Update the items below so that each "rocky shore" reads "stony beach", and leave every other word unchanged.
------------------------------------------------------------
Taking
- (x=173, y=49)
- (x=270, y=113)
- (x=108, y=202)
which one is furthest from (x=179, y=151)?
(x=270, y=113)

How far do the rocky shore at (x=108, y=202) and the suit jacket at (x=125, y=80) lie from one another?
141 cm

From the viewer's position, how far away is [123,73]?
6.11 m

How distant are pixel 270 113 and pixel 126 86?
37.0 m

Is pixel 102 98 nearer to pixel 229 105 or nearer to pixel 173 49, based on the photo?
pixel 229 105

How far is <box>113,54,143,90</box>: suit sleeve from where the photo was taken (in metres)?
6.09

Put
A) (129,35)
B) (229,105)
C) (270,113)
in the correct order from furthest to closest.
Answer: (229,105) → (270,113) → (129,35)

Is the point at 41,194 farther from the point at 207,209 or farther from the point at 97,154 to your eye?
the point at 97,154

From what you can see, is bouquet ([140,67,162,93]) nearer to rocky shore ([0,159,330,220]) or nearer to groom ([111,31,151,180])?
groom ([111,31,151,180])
------------------------------------------------------------
• _Exercise output_:
Taking
- (x=173, y=49)
- (x=270, y=113)
- (x=108, y=202)
which one is furthest from (x=179, y=151)?
(x=270, y=113)

How far do the stony beach at (x=108, y=202) and the suit jacket at (x=125, y=80) lie from one another?
141 cm

From the viewer's position, how far away is [123,73]?
6.11 m

How distant are pixel 270 113 and pixel 126 86?
37.0 m

Is pixel 102 98 nearer to pixel 229 105 or nearer to pixel 173 49, based on the photo?
pixel 229 105

How far is <box>113,54,143,90</box>: suit sleeve from where the photo was taken (in metres)?
6.09

Put
A) (129,35)
B) (229,105)
C) (270,113)
in the correct order from furthest to closest.
Answer: (229,105) → (270,113) → (129,35)

Is the point at 41,194 farther from the point at 207,209 or farther from the point at 97,154 to your eye?
the point at 97,154

From what you can see, is bouquet ([140,67,162,93]) nearer to stony beach ([0,159,330,220]) or nearer to groom ([111,31,151,180])?
groom ([111,31,151,180])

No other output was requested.